I do believe that Autism Speaks (and the other organizations listed above) does a lot of good. Autism Speaks is educating people. They are raising awareness. They are giving families who are newly diagnosed some direction. The reality is that they can’t help every family with a child with Autism. There are just TOO many of us. They should have more on their staff who have autism themselves. I think it would prevent some of the outrage that has come over some of their ad campaigns and terminology. Regardless, they aren’t going to be able to make everyone happy.
There are many fantastic organizations that deal mostly in research. Research is important. It will help future generations in better diagnostics and treating. I particularly like http://www.autismsciencefoundation.org/. If you believe in the importance of good research, this is a great organization to give to.

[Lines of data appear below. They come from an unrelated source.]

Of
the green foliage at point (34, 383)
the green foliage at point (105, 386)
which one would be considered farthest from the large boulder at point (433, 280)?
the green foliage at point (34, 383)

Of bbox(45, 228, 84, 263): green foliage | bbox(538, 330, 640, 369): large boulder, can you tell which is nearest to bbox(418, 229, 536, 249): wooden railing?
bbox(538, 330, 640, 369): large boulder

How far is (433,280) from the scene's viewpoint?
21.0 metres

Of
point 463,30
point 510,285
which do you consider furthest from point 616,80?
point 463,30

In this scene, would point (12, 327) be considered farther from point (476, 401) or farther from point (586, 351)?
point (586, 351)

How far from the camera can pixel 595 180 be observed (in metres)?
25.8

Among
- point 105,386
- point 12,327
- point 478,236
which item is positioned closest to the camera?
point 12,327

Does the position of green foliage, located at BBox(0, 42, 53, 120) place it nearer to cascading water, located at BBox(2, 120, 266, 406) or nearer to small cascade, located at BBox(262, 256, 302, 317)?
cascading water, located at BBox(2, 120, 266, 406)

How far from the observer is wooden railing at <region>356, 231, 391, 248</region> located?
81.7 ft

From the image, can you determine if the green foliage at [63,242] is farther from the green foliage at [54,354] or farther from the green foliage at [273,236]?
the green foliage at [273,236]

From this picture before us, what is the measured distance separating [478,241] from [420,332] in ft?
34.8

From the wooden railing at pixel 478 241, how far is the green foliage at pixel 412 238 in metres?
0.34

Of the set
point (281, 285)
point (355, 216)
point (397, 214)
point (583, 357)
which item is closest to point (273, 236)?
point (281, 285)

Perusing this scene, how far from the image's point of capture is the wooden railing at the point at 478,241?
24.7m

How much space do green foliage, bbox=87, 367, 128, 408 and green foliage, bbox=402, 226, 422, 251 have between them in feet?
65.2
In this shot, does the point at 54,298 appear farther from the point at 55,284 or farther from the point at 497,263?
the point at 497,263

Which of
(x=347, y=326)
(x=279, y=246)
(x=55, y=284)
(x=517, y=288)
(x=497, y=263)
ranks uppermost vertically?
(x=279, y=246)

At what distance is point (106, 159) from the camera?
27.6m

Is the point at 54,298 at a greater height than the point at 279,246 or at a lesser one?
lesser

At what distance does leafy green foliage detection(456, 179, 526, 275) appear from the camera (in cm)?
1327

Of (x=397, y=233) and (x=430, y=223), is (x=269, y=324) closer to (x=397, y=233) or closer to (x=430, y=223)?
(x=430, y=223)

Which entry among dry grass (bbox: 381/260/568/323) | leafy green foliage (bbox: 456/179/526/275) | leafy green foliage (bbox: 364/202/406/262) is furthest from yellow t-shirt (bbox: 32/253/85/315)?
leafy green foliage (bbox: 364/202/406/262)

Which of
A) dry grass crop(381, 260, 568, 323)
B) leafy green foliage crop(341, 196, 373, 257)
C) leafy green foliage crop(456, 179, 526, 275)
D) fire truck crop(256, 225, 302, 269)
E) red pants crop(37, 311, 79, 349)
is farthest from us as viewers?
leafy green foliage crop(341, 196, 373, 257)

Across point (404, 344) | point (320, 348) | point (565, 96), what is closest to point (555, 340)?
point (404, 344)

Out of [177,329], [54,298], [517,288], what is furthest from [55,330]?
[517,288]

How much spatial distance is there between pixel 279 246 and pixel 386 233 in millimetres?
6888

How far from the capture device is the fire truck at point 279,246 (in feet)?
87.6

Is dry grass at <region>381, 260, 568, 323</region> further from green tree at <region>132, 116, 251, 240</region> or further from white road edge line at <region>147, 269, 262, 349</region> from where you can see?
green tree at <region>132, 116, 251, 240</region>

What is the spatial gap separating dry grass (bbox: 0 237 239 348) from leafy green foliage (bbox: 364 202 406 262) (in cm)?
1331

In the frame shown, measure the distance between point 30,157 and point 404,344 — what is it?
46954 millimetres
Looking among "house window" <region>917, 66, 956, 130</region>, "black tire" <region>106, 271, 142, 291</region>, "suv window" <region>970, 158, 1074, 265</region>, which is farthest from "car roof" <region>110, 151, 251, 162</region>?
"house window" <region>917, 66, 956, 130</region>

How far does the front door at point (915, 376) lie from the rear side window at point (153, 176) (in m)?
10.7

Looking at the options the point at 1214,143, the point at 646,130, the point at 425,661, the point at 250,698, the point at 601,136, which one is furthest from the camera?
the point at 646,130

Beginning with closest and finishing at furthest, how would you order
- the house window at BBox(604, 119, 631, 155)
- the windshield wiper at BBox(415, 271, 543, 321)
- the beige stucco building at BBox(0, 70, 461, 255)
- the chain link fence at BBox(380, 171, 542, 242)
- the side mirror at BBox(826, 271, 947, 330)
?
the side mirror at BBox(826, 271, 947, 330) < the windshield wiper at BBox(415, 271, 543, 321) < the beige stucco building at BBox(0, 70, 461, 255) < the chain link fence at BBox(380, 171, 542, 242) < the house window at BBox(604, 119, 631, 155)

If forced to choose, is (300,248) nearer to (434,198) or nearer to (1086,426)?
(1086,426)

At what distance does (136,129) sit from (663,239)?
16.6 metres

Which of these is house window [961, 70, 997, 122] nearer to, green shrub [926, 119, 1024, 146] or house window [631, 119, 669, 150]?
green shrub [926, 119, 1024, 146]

For Autism Awareness Month, I’m asking the same thing I asked last year: for your help. Specifically, to help parents YOU KNOW who have children with autism. Call a mother of a child with autism and ask her if you can take her kid(s) for a couple of hours. Respite is what I think we, as parents, need most. And it’s really one of the hardest things to get. With Abby, I got respite just because she has an extra chromosome. She got the funding for it right away. For parents of children with autism, even here in Virginia, it’s TERRIBLY tough to get. I looked into it with Casey. The waiting list is 5 years. He’s been on the waiting list for respite services in Washington State since he was 18 months old. Autism is TOUGH, there is very little relief. We don’t sleep. We deal with more stress than I think others would even believe.
If you don’t have the capacity for whatever reason to babysit a child with autism, send their parents a check. Tell them to get a babysitter. Or even just get a movie and treats to watch after they’ve sedated their child for the night. But not us. Lance and I are good. We get a lot of help from the wonderful people around us. We have our nanny coming. So not us. You have to know someone else who has a child with Autism. If you do not, email me, I’ll send you an address. Do something, then tell me. I’d LOVE to hear what you did.
Back to my original thought. Autism is a spectrum. The ways we approach it and deal with it are going to be as different as our children are. As we are. And that’s okay. If you disagree with me, that’s totally fine! In fact, I welcome it! It’s how I learn about other points of view. It’s how I see things I haven’t seen. If nothing else, it gives me someone to fight with.
My husband won’t fight with me.
But remember, not everyone who speaks their mind wants to be fought with. Sometimes they’re just airing things out as a way of dealing with them. Working through them. My views on autism have changed a lot in the last seven years. I’m still learning. Be nice to the jerks who aren’t as awesome as you.
And, I’m a little late, but I’m linking up over at Adventures In Extreme Parenthood, if it’s not too late. If it is, Sunday, I will murder you in your sleep. Love.